- Source extract:
▬▬▬▬▬▬

Monasterium Niridanum

Abbot Hadrian, the companion of Archbishop Theodore, is said by Bede to have resided in monasterio Niridano, quod est non longe a Neapoli Campaniae.[1] The name was given in two of the oldest manuscripts as Hiridano, but John Smith made a note in the passage that other copies had Niridano and that this was correct: it is in fact the reading found in the great majority of manuscripts. Smith added that the place was near Monte Cassino;[2] but no such place is known to exist. Bede's later editors either repeat Smith's statement[3] or leave the name unexplained.[4]

1. At one time it occurred to me that Niridano might stand for Neritino (more properly Neritio), from Neritum (now Nardo) in Calabria. If this were so, it would be necessary to assume that Bede's informant described the locality in the most general terms and thought that to an Englishman any place in the south of Italy might be called 'not far from Naples'. There is in fact evidence of a flourishing school at Nardo at a later date, but I am afraid there is nothing to show that it was there in the seventh century. Antonio Ferrari, or Antonius Galateus (1444-1517), speaks of it as formerly (quondam) having been famous for its Greek studies and in particular for the beauty of its Greek handwriting. He adds that after the province passed from the Greeks to the Latins the school enjoyed great celebrity.[5] The

  1. Hist. Eccl. iv. 1.

▬▬▬▬▬▬

- Material shown:
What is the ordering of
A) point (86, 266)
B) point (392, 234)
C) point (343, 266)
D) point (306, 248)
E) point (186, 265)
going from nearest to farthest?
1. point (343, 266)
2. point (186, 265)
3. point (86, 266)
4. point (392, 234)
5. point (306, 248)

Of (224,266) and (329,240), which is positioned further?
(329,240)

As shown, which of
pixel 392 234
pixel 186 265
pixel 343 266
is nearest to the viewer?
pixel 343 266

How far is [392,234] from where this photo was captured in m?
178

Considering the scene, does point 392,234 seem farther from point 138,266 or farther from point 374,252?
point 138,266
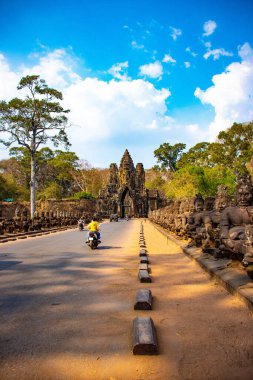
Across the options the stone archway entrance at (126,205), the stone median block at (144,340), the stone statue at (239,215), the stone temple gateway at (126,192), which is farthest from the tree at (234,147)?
the stone median block at (144,340)

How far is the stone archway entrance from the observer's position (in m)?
69.2

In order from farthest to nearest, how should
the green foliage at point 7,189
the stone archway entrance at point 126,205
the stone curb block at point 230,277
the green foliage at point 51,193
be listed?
the stone archway entrance at point 126,205 < the green foliage at point 51,193 < the green foliage at point 7,189 < the stone curb block at point 230,277

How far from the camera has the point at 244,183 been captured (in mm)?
7426

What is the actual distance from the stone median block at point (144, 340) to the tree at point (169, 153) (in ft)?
250

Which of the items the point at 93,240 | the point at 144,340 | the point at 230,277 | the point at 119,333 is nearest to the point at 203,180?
the point at 93,240

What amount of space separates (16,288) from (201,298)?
3.04 meters

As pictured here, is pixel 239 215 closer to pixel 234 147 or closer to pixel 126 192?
pixel 234 147

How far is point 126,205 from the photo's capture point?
72.1 meters

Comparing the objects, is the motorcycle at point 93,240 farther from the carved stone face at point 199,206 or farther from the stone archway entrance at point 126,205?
the stone archway entrance at point 126,205

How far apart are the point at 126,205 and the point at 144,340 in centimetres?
6900

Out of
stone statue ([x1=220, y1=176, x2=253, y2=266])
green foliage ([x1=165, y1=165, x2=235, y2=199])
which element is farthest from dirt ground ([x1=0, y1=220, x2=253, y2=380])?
green foliage ([x1=165, y1=165, x2=235, y2=199])

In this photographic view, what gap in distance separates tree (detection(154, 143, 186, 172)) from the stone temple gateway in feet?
34.9

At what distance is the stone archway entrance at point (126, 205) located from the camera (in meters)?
69.2

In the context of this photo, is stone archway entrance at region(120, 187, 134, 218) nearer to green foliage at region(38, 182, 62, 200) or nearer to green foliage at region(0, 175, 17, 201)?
green foliage at region(38, 182, 62, 200)
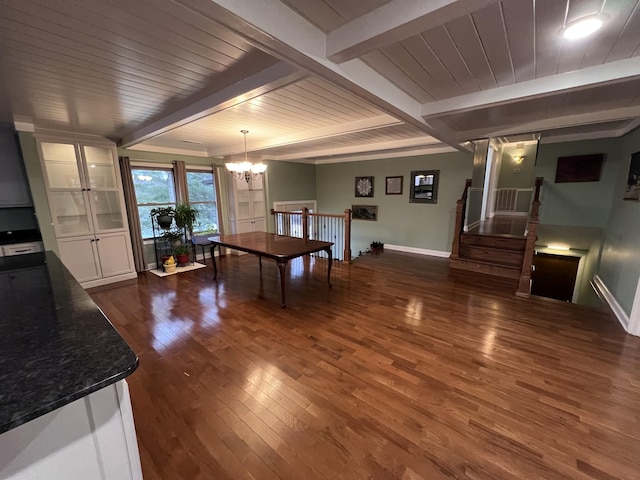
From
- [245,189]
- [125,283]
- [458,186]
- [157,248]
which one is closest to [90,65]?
[125,283]

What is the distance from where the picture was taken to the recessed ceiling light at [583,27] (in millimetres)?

▬▬▬▬▬▬

- What you are asked to do:
Please list every person mentioned by name in the Monasterium Niridanum extract.

- Solution to this problem:
- Abbot Hadrian
- Archbishop Theodore
- Bede
- John Smith
- Antonio Ferrari (Antonius Galateus)